In a lawsuit filed by Citigroup Inc. suing some of Revlon Inc. (REV) creditors to recoup about $900 millions, the defending creditors has now asked for an expert opinion about whether the creditors should have known the transfer was in error.
Last month, Citigroup erroneously sent nearly $900 million to creditors of troubled cosmetics company Revlon Inc. The repayment occurred a day after lenders sued the cosmetic company over its restructuring strategies.
Citigroup has been acting as agent on the loan to Revlon. Being administrator, it collected payment from the cosmetic company to distribute to the lenders. But the banking company said that an employee error caused it to mistakenly pay out a sum 100 times more than the interest payment the creditors are to be repaid. The accidental payment came from the bank’s own funds.
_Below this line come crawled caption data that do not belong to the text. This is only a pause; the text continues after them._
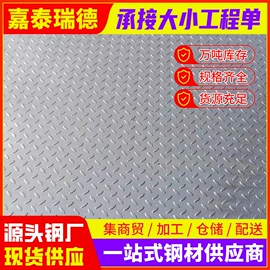 三级螺纹钢;盘螺;镀锌板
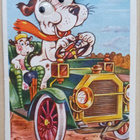 Koirat autoilevat (liikkuvat silmät!), p. 1957 - pikkukuva 1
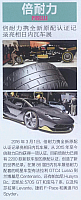 Pirelli archive 23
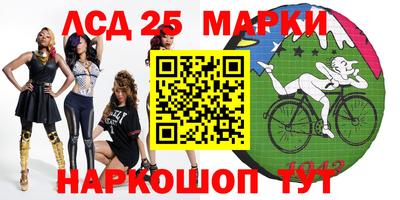 метадон Наро-Фоминск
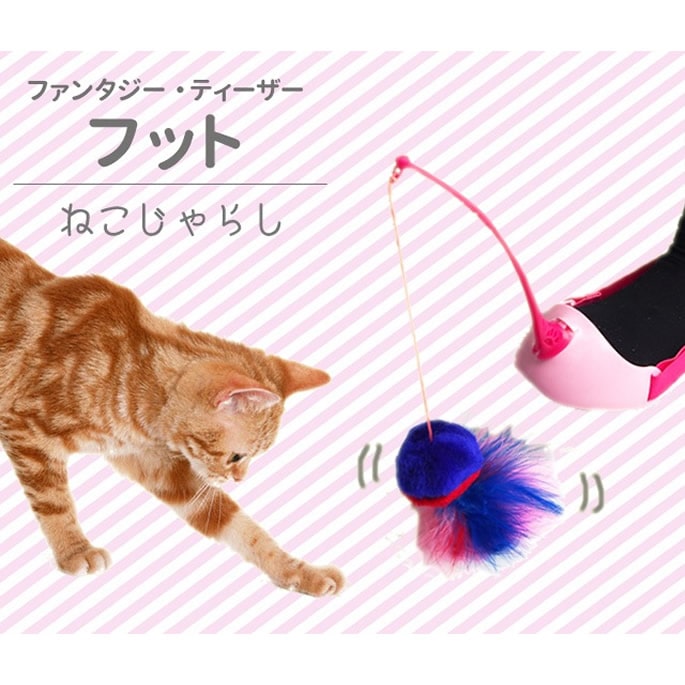 ファンタジーティーザー【猫おもちゃ ネコ用 ねこじゃらし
Seeking recovery of mistakenly transferred money, the bank has filed lawsuit last month against 11 creditors. The trial in the lawsuit is scheduled for November.
The creditors mid-this month requested U.S. Judge Jesse Furman to allow them to submit testifying statement of an industry expert without disclosing his name. The expert is a seasoned professional in the corporate loan market with an experience spanning over four decades. The expert served at senior management level positions in several financial institutions looking after establishment and management of global loan businesses of those organizations.
This expert will give opinion on how lenders and their managers in the market would respond to wire transfers like those at issue in the case. This opine will also shed light on how the related circumstances and event leads lenders to consider such recipts, the creditors said in the filing.
Despite the fact whether the creditors were in knowledge of the authenticity of the receipt, a case law in New York allows them to keep such receipts if they do not know about the flawed nature of the transaction or if the transaction is mismatch with the course of business itself.
Citigroup is in view that larger size of the transaction speaks itself about the misrepresentation of that transaction.